[START OF INPUT ROWS]
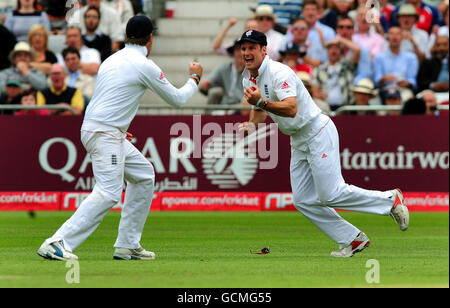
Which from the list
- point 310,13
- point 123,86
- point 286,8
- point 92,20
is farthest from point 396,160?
point 123,86

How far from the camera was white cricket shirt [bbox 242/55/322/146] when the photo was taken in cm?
1005

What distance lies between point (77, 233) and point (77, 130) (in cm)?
800

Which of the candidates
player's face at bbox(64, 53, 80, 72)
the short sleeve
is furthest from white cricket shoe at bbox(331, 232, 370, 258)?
player's face at bbox(64, 53, 80, 72)

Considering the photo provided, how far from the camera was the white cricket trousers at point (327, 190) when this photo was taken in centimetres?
1027

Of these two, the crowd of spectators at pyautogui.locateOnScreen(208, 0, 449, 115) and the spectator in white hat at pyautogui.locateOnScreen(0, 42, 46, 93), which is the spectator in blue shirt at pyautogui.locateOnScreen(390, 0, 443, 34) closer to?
the crowd of spectators at pyautogui.locateOnScreen(208, 0, 449, 115)

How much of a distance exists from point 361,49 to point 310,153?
9.59 metres

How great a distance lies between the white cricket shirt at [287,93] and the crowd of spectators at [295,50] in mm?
7399

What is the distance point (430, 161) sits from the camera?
696 inches

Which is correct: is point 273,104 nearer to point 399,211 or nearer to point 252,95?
point 252,95

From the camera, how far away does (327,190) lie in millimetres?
10266
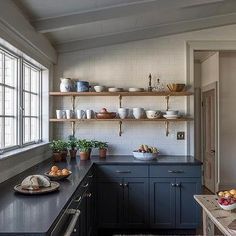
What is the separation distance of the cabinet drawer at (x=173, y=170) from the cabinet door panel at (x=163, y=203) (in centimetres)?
9

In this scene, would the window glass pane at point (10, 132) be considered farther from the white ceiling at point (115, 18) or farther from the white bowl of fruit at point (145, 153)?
the white bowl of fruit at point (145, 153)

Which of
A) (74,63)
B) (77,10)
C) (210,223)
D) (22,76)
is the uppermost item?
(77,10)

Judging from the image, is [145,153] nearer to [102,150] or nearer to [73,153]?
[102,150]

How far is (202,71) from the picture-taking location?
700 centimetres

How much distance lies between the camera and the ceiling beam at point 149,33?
4.35 metres

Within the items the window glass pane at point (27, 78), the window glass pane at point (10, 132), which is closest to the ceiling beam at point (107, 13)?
the window glass pane at point (27, 78)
[END OF INPUT ROWS]
### TASK OBJECTIVE:
Copy out the lines word for word, beginning with the line that contains "From the camera, how" and continuing through the last of the data entries. Omit the pictures.

### EXERCISE OUTPUT:
From the camera, how far away does (327,190) lie in millimetres?
10266
What is the separation distance of the cabinet drawer at (x=173, y=170) from the cabinet door panel at (x=163, y=203) (in centimetres)?
9

In this scene, would the window glass pane at point (10, 132) be considered farther from the white ceiling at point (115, 18) or farther from the white bowl of fruit at point (145, 153)?
the white bowl of fruit at point (145, 153)

Which of
A) (74,63)
B) (77,10)
C) (210,223)
D) (22,76)
is the uppermost item?
(77,10)

Judging from the image, is [145,153] nearer to [102,150] or nearer to [73,153]?
[102,150]

How far is (202,71) from the picture-taking location?
700 centimetres

How much distance lies between the camera and the ceiling beam at point 149,33?
4.35 metres

Within the items the window glass pane at point (27, 78), the window glass pane at point (10, 132), which is closest to the ceiling beam at point (107, 13)?
the window glass pane at point (27, 78)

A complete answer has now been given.